PROBLEMS AND TASKS
1. In the article on the electron microscope, on what date was the electron microscope invented?
2. Rewrite the article on the electron microscope from "80 years ago, at" down to "transmission electron microscope.", putting "physics Nobel Prize" wherever "Nobel Prize in Physics" appears.

SELECTION
....
Charges under the microscope

March 16, 2011 - Aberration Corrected High-Resolution Transmission Electron Microscopy (AC-HRTEM) has reached unprecedented resolution and can provide structural information down to the single atomic level. It is now shown that a properly designed experimental analysis also allows the charge distribution around a single atomic dopant to be monitored, demonstrating the possibility of AC-HRTEM to provide electronic, as well as structural information. Thirty years ago, the TEM community responded to the question whether one could see atoms: an atom is something which is not really visible. Modern transmission electron microscopy let us see the arrangement of atoms and today, chemical bonds in between them. The studies shown here have been performed using functionalized graphene and 'white graphene'. Researchers in Ute Kaiser's Lab of Electron Microscopy of Materials Science at Ulm University with Jannik C. Meyer (now University Vienna) as front man [1] have shown a detailed observation and analysis of N-doped graphene and hexagonal boron nitride that reveals the potential of high-resolution transmission electron microscopy for analyzing charge transfer due to chemical bonds.

80 years ago, at the time of the invention of the electron microscope on 9 March 1931 [2, 3] Ernst Ruska and Max Knoll succeeded to achieve the first electron optical magnification with magnetic lenses and thus implement the basic technical principle of the electron microscope. In 1986 Ernst Ruska was awarded, together with Gerd Binning and Heinrich Rohrer, the Nobel Prize in Physics [4]. Since the invention of the electron microscope one has never been able to observed electron bonds experimentally with a transmission electron microscope.

In the last five years, so-called aberration correction [5], has revolutionized high-resolution transmission electron microscopy (TEM). Using this new technology, researchers are now able to determine atomic positions with picometer accuracy. Now scientists at Ulm University and partners achieved an additional success: they were, for the first time, able to demonstrate experimentally, on the example of N-doped graphene and boron nitride, that the details in the image contrast of high-resolution electron microscopy images not only contains structural information, i.e. the positions of atoms, but also information on the local distribution of electrons. In addition to new pathways in electron microscopy and data analysis, also the preparation of well-defined samples with atomar precision and the use of lower beam energies were needed; the latter is the only way to avoid electron-beam induced damage to samples composed of light elements. This research is embedded in Ulm Universities project SALVE (Sub-Angstrom Low-Voltage Electron Microscopy) I-II, in the frame of which new methods and instrumentation for atomic imaging and spectroscopy at low voltages are developed and in the Collaborative Research Centre 569 „Hierarchical Structure Formation and Function of Organic -Inorganic Nanosystems„. SALVE is funded by the German Research Foundation (DFG) and the Land Baden- Wuerttemberg, the SFB 569 by the DFG. SALVE project partners are the Baden-Wuerttemberg companies Carl Zeiss AG and Corrected Electron Optical Systems Company (CEOS).
....
DATA SECTION
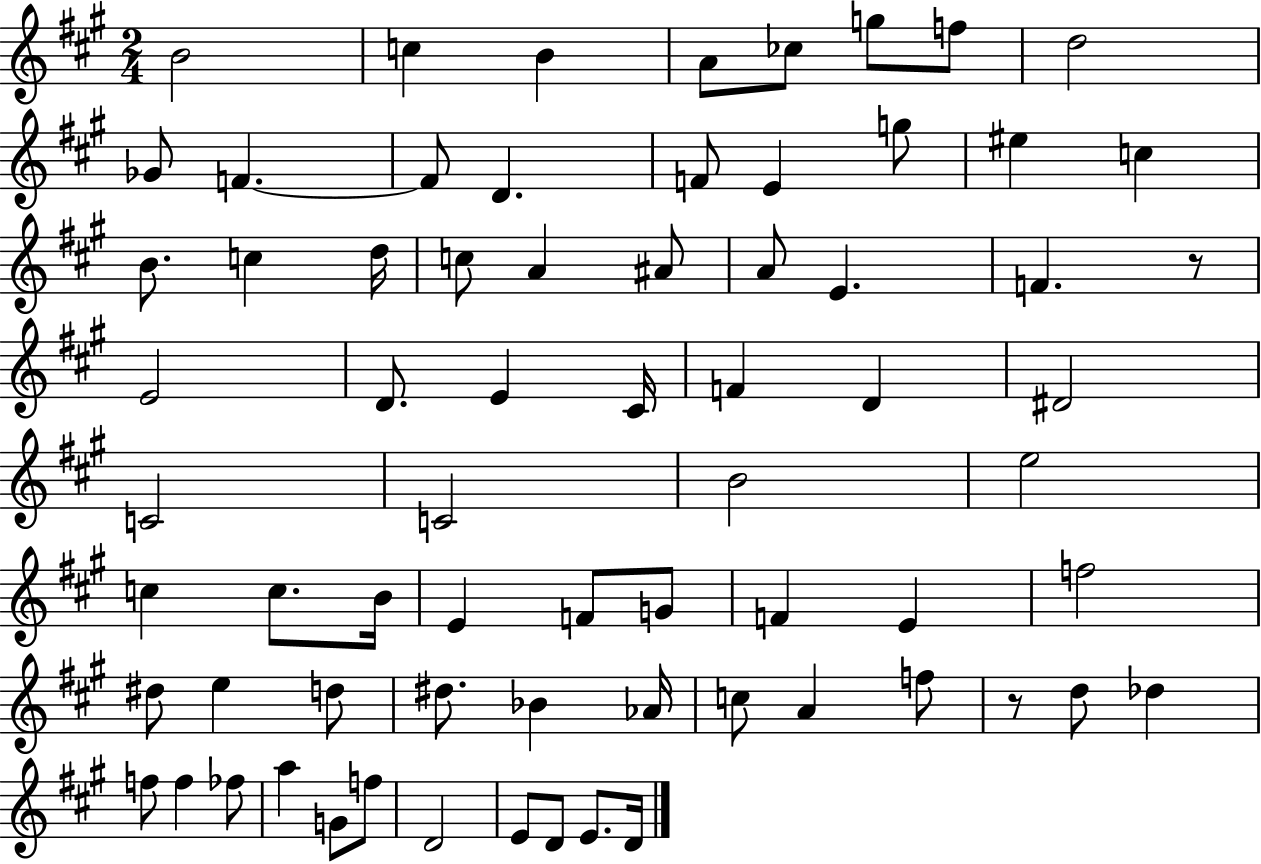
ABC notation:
....
ANSWERS IN ORDER
1. 9 March 1931

2.
80 years ago, at the time of the invention of the electron microscope on 9 March 1931 [2, 3] Ernst Ruska and Max Knoll succeeded to achieve the first electron optical magnification with magnetic lenses and thus implement the basic technical principle of the electron microscope. In 1986 Ernst Ruska was awarded, together with Gerd Binning and Heinrich Rohrer, the physics Nobel Prize [4]. Since the invention of the electron microscope one has never been able to observed electron bonds experimentally with a transmission electron microscope.